Perforation (Hole) in the Tympatic Membrane (Ear Drum) Causes and Treatment



The ear drum is a small, (about a third of an inch in diameter), delicate, oval membrane that separates the middle ear from the outer ear. The ear drum is thus a barrier which helps in preventing infections from spreading from the outer ear to the middle ear. The ear drum is also involved in hearing. When sound waves strike and vibrate the ear drum, these waves are carried through to the middle ear, then the inner ear, and in turn to the brain where they are processed so that you can “hear” these sounds as speech, music and other auditory sensations.


A perforation is a tear or other opening in the delicate tympanic membrane. Sometimes this is referred to as a “burst” ear drum or a “ruptured” ear drum. Perforations can be single or their may be more than one opening of the ear drum. The opening may be in various locations. These factors influence the ear drums capacity to heal and also affect the hearing loss to varying degrees. (Photo or diagram-perforation of the tympanic membrane).

It is easy to understand how any abnormal condition of the ear drum ( tympanic membrane) can increase the risk of perforations which can result in ear infections and hearing loss.

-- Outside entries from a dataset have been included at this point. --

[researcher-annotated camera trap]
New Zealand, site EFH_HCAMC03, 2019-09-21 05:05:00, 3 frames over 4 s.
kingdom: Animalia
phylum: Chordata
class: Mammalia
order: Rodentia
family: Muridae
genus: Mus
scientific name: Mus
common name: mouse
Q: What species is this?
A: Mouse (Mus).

There can be many causes of perforated ear drums. Perforated ear drums are frequently the result of infection, either as a child or as an adult. Various types of ear trauma can also result in a hole in the ear drum and possible hearing loss.. An example of trauma of this sort would be striking the ear in a fall while wake boarding . Injury to the ear drum can also occur when such objects as cotton swabs, bobby pins or other objects are used in an attempt to remove wax from the ear. A very loud noise, such as an explosion, can also cause a perforation or other injury to the ear. Less common causes of perforations include a fractured skull or hot spark or slag entering the ear while welding.

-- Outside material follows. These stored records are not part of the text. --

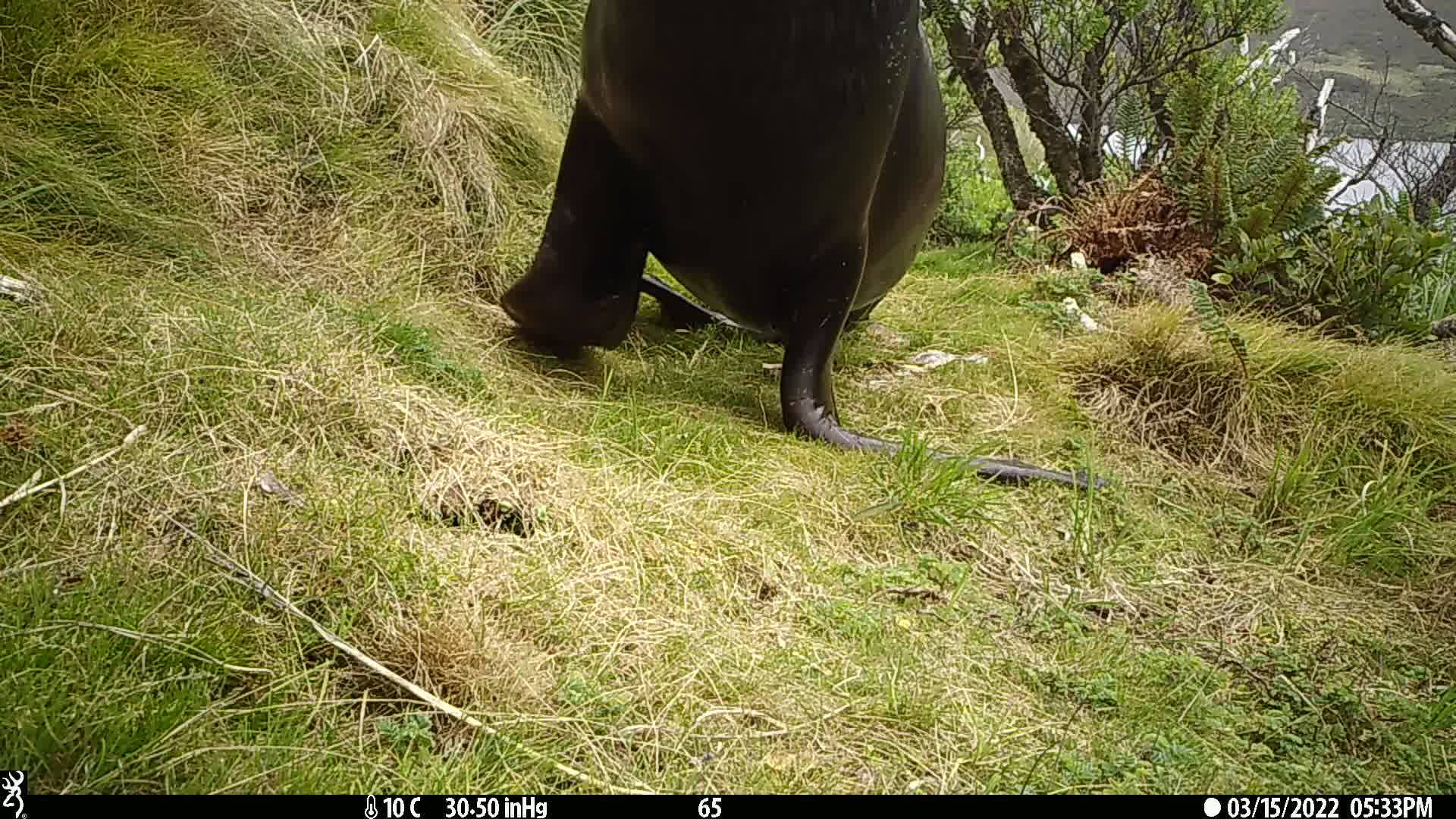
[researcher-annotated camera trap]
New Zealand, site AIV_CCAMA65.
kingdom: Animalia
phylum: Chordata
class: Mammalia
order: Carnivora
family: Otariidae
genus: Phocarctos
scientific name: Phocarctos hookeri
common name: new zealand sea lion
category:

Changes in air pressure (called barotrauma) occasionally can cause ear drum perforation. This may occur when flying with a severe cold, and usually occurs on descent.


The usual symptoms of a perforation are either discharge from the ear, ear ache (otalgia), or a change in hearing. Bleeding or pus from the ear may indicate the presence of a perforation. A more subtle symptom may be that the ear just “doesn’t feel right.!”

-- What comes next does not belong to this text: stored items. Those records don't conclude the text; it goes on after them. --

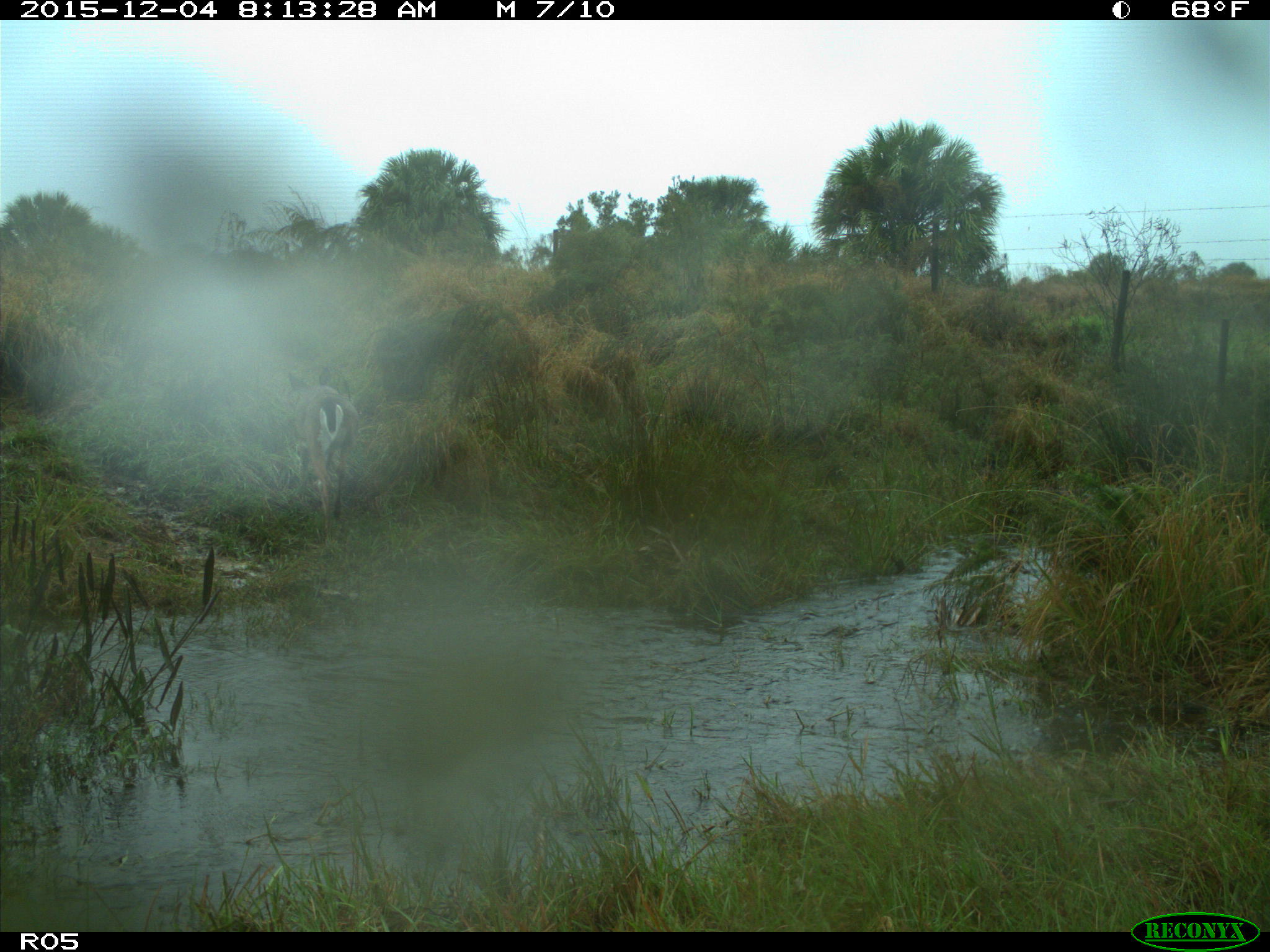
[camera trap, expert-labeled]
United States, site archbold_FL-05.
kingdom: Animalia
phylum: Chordata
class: Mammalia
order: Artiodactyla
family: Cervidae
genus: Odocoileus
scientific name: Odocoileus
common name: deer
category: unidentified deer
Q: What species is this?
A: Unidentified deer (deer) (Odocoileus).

In severe trauma to the ear, as seen in skull fractures, there is often damage to the three bones of hearing in the middle in. In these cases the loss of hearing may be severe and is often associated with ringing of the ears (tinnitus).


Perforated ear drums can be diagnosed by a thorough examination of your ears by your physician and by having a hearing test (audiogram).This exam may be carried out by a pediatrician, or family practitioner. A small instrument called an otoscope may be used or a more detailed exam may be more accomplished by use of an operating microscope by specially trained otologists as is the practice at the California Ear Institute.


Ear infection symptoms should not be ignored. All suspected ear infections should be assessed and treated as promptly as possible, and any prescribed antibiotics should be taken until completion.

  • Never try to remove an object which is lodged in your ear canal.
  • Do not use objects such as cotton swabs or paper clips in your ears in an attempt to clean them.
  • Do your best to avoid contact with persons who have colds of a flu-like illness.

Make certain that children are current with their immunizations as recommended by their pediatrician. In particular, the Prevnar vaccination (23-valent pneumococcal polysaccharide) is estimated to reduce the number of ear infections by 10 to 20 percent in children with recurrent ear infections.


Many perforations of the tympanic membrane heal on their own. This is particularly true of smaller perforations located towards the center of the ear drum.

Some perforations may require a surgical procedure called a tympanoplasty. It is a form of microsurgery (operating using a surgical microscope) where tissue is removed from another part of the body, usually around the ear, and attached (grafted) to the area of the ear drum that is perforated. In some cases, the tympanoplasty procedure may also be done with other surgeries including repair of the three small bones of hearing in the middle ear, if they are involved . The surgery is usually performed on an outpatient basis.

Usually, tympanoplasty surgeries are quite successful. In most cases, the perforation is closed permanently and the hearing is improved. As with any surgery, the choice of an experienced physician is essential. Due to patient and professional referrals, the physicians of the California Ear Institute continue to have vast experience in the diagnosis and treatment of tympanic membrane perforations. Many of the current techniques for eardrum repair were originated at the California Ear Institute.


If you suspect you have a perforated tympanic membrane, your best chance for a complete recovery is to seek a comprehensive medical examination and specialty care from an Otologist, who is an otolaryngologist (ENT) who has undergone two additional years of training and specializes in hearing only. With appropriate medical treatment and therapy, individuals with perforated tympanic membranes can fully function in a hearing world.